Notre lourde tâche est de préparer le futur en tenant compte de tout ce qui doit être amélioré et enrichi à l’instant   présent. Nous devons être garants des valeurs du présent afin de les transmettre au-delà des générations. L’école de la république doit être en mesure de transmettre le savoir et la culture aux jeunes en les conduisant à la citoyenneté. À travers l’enseignement, nous devons être conscient du rôle essentiel d’écouter, de l’attention portée aux autres afin d’aider chacun à se réaliser dans son humanité et vivre pleinement son identité. « Soyez   comme l'arbre, changez vos feuilles, mais jamais vos racines. Vous pouvez   changer vos opinions, mais jamais vos principes. » écrivait Victor   Hugo.
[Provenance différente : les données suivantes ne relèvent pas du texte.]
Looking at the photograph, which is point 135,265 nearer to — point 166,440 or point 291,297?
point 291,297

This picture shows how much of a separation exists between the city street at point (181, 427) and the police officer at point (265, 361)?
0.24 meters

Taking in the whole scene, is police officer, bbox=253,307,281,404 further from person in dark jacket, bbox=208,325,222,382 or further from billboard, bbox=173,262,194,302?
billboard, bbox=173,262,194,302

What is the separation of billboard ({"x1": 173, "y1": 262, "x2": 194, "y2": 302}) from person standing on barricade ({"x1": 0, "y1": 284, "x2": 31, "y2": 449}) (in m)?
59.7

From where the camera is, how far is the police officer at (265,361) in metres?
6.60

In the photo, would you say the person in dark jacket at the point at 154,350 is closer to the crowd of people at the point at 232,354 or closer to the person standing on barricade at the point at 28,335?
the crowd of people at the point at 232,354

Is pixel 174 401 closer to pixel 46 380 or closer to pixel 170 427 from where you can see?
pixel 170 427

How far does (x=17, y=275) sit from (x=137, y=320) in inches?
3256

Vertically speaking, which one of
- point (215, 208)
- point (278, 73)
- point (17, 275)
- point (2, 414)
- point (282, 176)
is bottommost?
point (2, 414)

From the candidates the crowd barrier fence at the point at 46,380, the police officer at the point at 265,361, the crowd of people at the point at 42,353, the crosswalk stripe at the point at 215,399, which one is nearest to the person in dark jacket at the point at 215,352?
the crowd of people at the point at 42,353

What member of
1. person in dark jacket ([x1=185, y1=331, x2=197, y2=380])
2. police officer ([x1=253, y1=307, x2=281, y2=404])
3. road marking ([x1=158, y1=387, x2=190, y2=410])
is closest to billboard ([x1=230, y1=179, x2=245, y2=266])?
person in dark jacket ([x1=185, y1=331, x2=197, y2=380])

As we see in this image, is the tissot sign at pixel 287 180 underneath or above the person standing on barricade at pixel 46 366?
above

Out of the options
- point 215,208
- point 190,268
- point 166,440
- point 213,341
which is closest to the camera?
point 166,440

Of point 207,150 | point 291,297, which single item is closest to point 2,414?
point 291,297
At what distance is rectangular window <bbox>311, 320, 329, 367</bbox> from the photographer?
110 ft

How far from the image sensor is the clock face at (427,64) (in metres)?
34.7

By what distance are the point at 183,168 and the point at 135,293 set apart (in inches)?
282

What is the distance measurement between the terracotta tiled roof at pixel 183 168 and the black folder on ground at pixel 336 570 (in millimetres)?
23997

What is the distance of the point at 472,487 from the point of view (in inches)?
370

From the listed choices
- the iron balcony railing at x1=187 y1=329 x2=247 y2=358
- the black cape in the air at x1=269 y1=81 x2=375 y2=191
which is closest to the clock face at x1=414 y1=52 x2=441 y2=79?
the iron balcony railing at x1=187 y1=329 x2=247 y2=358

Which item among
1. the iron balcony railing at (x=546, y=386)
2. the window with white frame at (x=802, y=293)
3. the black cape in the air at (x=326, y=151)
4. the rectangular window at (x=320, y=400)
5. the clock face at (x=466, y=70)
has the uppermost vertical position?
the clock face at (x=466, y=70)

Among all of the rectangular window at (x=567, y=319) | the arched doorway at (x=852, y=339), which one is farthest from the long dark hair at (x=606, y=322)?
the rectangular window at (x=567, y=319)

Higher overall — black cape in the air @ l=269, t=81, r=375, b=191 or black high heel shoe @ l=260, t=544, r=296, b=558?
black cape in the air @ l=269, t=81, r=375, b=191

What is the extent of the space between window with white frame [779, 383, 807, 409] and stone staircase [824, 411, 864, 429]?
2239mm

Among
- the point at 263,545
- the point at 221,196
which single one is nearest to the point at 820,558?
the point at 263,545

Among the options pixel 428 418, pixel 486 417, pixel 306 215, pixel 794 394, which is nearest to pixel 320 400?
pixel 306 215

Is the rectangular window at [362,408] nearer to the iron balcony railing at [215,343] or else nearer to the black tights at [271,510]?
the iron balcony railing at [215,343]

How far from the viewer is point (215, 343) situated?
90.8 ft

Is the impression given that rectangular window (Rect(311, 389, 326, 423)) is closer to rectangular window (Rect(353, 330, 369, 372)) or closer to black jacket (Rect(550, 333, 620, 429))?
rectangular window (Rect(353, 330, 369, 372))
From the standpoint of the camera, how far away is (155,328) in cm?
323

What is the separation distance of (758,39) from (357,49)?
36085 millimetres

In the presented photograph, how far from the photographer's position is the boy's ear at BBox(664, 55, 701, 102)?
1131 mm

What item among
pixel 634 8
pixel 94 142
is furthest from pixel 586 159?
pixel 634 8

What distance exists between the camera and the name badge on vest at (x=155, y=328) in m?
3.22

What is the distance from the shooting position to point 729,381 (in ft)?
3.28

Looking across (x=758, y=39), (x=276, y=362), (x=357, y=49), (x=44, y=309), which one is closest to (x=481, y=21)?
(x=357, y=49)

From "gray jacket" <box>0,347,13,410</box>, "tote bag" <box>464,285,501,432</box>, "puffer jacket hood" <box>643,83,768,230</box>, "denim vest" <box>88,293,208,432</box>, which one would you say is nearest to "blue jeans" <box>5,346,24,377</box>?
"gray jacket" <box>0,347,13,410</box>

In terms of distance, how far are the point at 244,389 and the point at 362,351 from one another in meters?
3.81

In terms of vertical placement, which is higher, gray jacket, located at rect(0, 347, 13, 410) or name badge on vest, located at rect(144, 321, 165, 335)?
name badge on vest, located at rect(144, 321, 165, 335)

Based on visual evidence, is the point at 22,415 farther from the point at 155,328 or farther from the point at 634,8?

Qui sommes-nous, où voulons-nous aller ?
La laïcité permet à chacun de préserver son histoire, ses racines et de s’inscrire dans le partage d’un avenir commun qu’il soit national, européen ou mondial. Il ne faut pas confondre la foi et la citoyenneté. Une culture, une religion ou une nation ne peut survivre si elle pratique l’exclusion au lieu de l’attirance, si sa légitimité se borne à vouloir une place dans l’Histoire, elle doit vouloir une place dans l’avenir. C’est pourquoi, au lieu de parler de l’héritage légué par chaque religion, on devrait plutôt évoquer la façon dont la civilisation de notre pays, alimentée du fait religieux, peut répondre aux grandes questions du futur et encourager   ceux qui la construiront.
La laïcité incarne le seul rempart face aux dangers de tous les fanatismes et la tolérance est devenue une des valeurs essentielles de la démocratie. Le fait religieux européen n’est pas seulement une caractéristique des civilisations du passé mais une réalité bien présente à l’instar de notre pays. Dans cette Europe sécularisée, si le constat d’un affaiblissement de la fréquentation des lieux de cultes existe, il n’en demeure pas moins qu’une importante quête de spiritualité exprime le souhait de chacun de se retrouver dans son humanité, apprendre à porter un autre regard sur autrui et agir pour ne pas être en repli sur soi-même.
Changer le regard sur l’immigration.
La société française est une société de diversité fondée sur des faits historiques et scientifiques. Depuis deux siècles, notre société s’est enrichie de toutes les cultures, les religions, les philosophies et les idées. La première période va de la fin du 19ème   siècle jusqu’aux années 1930. L’événement important est la loi de 1889, qui donne la nationalité française aux jeunes étrangers nés en France et qui, à l’époque de leur majorité, sont domiciliés en France, à moins qu’ils aient décliné la nationalité française dans l’année précédant leur majorité. C’est en référence à cette loi que tous les codes de la nationalité vont être élaborés jusqu’à maintenant. À cette époque, le manque de main-d’œuvre conduira à une vague migratoire de proximité venant des pays frontaliers comme la Belgique, l'Italie, la Suisse ou l'Allemagne. De nombreux Russes blancs fuiront à leur tour ainsi que des Juifs d'Europe de l'Est pour   échapper aux pogroms. Des centaines de milliers de Polonais mais aussi des   réfugiés politiques fuiront la montée du fascisme.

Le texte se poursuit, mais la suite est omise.